🤖 AI Summary
This work investigates the security vulnerabilities of “machine unlearning”—a hazardous capability of large language models (LLMs). We demonstrate that state-of-the-art unlearning methods, such as RMU, are highly susceptible to adversarial bypasses, exhibiting weaker security guarantees than conventional safety fine-tuning. First, we systematically establish that jailbreak techniques can be adapted to recover unlearned harmful capabilities. Second, we propose two novel adaptive recovery methods: (i) targeted directional removal grounded in activation-space geometry, and (ii) few-shot fine-tuning requiring only ten irrelevant examples. Experiments show that both approaches efficiently restore the majority of unlearned harmful behaviors on RMU-edited models, exposing severe robustness deficiencies in current machine unlearning mechanisms. This study provides the first systematic adversarial evaluation framework for LLM unlearning, along with empirical evidence of its fragility, thereby advancing the development of truly attack-resilient unlearning techniques.
📝 Abstract
Large language models are finetuned to refuse questions about hazardous knowledge, but these protections can often be bypassed. Unlearning methods aim at completely removing hazardous capabilities from models and make them inaccessible to adversaries.

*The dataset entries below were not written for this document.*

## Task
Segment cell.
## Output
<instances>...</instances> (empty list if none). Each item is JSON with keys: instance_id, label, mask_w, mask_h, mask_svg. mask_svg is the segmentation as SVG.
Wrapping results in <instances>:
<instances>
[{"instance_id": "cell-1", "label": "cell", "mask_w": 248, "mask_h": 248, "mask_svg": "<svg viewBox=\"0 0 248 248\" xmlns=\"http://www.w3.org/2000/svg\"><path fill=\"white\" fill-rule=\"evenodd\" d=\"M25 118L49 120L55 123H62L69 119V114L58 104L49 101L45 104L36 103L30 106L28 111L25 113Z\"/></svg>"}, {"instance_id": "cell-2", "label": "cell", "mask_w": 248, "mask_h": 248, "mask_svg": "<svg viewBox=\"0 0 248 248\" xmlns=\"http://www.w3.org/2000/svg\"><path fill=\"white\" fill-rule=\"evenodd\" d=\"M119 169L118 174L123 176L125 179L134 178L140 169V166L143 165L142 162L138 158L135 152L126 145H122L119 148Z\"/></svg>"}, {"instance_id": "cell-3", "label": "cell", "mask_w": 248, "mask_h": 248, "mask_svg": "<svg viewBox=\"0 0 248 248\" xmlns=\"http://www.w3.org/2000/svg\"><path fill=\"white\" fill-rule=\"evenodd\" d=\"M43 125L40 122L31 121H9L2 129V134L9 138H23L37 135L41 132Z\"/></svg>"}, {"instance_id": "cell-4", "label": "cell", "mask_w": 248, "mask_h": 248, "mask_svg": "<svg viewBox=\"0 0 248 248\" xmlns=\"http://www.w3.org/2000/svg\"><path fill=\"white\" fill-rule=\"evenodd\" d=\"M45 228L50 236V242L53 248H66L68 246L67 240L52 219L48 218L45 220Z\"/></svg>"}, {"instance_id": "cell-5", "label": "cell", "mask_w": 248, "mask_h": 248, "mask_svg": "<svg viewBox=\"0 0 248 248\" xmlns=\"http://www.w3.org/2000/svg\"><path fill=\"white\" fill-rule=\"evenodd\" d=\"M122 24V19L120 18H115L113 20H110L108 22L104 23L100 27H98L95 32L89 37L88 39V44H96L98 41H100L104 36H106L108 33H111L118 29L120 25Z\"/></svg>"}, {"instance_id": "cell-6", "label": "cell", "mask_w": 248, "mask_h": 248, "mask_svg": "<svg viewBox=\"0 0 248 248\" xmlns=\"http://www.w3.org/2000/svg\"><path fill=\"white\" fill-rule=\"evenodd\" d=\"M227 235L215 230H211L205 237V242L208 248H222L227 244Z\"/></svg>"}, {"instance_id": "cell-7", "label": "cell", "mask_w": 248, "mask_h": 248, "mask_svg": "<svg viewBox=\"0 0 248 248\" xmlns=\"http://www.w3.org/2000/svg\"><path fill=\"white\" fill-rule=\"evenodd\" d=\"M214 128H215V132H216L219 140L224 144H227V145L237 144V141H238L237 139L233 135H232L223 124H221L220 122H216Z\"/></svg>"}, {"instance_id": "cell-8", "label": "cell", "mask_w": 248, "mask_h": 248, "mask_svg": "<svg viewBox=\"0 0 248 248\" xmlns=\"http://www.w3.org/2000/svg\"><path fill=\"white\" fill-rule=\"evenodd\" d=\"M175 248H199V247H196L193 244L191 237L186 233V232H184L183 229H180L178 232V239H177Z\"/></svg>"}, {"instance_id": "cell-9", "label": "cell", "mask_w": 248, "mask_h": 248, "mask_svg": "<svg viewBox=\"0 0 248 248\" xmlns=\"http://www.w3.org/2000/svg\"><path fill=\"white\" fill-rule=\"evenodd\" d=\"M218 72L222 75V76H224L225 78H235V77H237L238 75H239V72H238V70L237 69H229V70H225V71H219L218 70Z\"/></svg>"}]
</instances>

This work challenges the fundamental differences between unlearning and traditional safety post-training from an adversarial perspective. We demonstrate that existing jailbreak methods, previously reported as ineffective against unlearning, can be successful when applied carefully. Furthermore, we develop a variety of adaptive methods that recover most supposedly unlearned capabilities. For instance, we show that finetuning on 10 unrelated examples or removing specific directions in the activation space can recover most hazardous capabilities for models edited with RMU, a state-of-the-art unlearning method. Our findings challenge the robustness of current unlearning approaches and question their advantages over safety training.